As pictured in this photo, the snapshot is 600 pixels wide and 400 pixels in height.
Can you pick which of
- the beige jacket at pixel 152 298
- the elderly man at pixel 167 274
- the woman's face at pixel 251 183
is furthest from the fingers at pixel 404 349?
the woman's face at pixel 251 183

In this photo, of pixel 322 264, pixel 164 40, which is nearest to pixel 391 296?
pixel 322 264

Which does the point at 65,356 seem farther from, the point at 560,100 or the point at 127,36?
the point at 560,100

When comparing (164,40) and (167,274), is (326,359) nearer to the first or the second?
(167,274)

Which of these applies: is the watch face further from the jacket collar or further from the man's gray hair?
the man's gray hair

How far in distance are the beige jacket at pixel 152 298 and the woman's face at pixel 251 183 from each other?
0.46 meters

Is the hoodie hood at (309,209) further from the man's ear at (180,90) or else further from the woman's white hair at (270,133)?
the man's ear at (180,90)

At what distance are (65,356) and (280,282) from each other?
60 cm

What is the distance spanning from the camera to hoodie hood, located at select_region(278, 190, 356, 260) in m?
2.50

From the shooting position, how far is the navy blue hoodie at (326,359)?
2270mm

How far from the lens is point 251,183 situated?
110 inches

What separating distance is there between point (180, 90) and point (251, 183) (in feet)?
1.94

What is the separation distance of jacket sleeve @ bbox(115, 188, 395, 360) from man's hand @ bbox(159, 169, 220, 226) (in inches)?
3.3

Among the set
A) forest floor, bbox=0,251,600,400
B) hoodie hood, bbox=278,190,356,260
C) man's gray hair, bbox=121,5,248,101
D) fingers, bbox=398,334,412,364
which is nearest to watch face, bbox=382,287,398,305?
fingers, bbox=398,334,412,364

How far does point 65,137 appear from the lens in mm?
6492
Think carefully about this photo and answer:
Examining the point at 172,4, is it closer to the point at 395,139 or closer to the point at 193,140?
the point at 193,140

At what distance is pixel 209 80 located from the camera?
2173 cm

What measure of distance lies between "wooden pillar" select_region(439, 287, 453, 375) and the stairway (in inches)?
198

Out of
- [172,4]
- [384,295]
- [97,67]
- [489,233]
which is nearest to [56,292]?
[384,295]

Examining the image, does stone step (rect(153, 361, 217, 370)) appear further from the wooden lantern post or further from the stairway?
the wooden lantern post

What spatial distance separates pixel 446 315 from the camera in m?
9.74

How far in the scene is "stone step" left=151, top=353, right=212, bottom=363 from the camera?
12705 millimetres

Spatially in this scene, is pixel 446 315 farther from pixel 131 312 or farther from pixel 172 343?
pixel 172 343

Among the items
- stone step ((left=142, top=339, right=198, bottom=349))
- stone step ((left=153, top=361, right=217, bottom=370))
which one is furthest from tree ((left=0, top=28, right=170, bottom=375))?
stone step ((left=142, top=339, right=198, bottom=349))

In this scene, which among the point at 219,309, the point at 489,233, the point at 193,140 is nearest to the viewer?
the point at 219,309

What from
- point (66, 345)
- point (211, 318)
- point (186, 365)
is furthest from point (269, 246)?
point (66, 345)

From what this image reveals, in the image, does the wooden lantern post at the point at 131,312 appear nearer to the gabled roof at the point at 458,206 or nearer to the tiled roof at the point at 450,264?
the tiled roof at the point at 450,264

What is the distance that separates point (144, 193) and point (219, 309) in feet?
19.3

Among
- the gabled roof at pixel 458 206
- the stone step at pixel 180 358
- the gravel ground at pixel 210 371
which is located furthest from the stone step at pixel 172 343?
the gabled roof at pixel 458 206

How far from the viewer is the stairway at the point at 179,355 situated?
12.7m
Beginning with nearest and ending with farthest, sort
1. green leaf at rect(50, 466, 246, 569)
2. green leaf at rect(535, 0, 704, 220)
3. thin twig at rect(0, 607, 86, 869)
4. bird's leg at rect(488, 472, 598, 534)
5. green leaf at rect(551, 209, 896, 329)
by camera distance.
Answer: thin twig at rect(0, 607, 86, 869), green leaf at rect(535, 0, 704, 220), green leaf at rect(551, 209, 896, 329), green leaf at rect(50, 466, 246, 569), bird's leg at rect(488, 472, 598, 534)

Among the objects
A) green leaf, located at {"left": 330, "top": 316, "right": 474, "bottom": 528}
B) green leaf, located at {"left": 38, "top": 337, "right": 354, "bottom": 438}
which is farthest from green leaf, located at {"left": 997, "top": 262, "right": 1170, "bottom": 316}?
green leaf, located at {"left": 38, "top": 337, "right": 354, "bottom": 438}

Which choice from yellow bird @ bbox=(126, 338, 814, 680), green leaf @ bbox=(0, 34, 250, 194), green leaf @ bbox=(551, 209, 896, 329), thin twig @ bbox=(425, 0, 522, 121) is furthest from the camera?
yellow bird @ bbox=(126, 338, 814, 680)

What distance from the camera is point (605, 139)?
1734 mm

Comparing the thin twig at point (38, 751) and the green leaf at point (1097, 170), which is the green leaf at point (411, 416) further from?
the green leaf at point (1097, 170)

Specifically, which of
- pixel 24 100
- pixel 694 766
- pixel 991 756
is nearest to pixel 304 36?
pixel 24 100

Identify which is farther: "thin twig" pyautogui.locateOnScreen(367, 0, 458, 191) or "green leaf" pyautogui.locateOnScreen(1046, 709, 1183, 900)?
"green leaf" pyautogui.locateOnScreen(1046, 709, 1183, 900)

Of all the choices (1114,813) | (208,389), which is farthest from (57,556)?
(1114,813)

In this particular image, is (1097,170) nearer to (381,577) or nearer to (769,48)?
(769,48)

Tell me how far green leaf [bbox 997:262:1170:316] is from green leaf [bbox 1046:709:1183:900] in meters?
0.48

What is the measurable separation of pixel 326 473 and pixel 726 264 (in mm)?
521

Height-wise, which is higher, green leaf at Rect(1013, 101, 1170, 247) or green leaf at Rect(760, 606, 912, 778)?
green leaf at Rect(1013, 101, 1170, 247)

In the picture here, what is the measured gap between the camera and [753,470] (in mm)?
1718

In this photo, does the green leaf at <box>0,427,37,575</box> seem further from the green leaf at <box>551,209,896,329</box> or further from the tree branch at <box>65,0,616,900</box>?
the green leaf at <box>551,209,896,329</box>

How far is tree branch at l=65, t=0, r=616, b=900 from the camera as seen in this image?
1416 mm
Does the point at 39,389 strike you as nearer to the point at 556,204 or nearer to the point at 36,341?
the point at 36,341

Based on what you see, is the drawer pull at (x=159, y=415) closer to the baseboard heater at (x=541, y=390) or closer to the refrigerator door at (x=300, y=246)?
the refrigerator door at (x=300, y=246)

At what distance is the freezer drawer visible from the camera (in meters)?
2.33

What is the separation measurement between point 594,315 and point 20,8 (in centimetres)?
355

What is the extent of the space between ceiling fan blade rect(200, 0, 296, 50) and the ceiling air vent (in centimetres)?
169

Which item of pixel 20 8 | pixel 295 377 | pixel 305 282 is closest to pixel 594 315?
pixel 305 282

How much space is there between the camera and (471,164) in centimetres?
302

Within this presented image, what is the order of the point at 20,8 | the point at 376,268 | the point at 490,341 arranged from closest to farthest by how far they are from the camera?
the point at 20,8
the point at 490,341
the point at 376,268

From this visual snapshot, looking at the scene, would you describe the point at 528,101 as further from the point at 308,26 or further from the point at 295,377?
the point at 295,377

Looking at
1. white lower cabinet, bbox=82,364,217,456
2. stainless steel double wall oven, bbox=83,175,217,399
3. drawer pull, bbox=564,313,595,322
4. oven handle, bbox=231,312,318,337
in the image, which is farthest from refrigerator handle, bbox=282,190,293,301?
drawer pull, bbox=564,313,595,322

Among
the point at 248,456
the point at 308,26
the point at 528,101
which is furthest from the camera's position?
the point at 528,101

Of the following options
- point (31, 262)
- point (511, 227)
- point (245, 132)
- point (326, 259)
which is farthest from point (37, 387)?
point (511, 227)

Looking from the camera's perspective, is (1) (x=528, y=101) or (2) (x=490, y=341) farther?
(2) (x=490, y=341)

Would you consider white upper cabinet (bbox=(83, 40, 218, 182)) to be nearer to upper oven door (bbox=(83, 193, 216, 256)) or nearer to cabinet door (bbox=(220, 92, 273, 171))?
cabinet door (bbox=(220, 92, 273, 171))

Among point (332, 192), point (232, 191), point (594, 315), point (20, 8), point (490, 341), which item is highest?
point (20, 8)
▬▬▬▬▬▬▬▬▬▬
● Problem requirements
Copy verbatim the lines of the data above, starting at the line containing "Beginning with nearest" and ending at the line containing "by camera distance.".

● Answer
Beginning with nearest and ending with farthest, sort
1. green leaf at rect(50, 466, 246, 569)
2. green leaf at rect(535, 0, 704, 220)
3. thin twig at rect(0, 607, 86, 869)
4. bird's leg at rect(488, 472, 598, 534)
5. green leaf at rect(551, 209, 896, 329)
by camera distance.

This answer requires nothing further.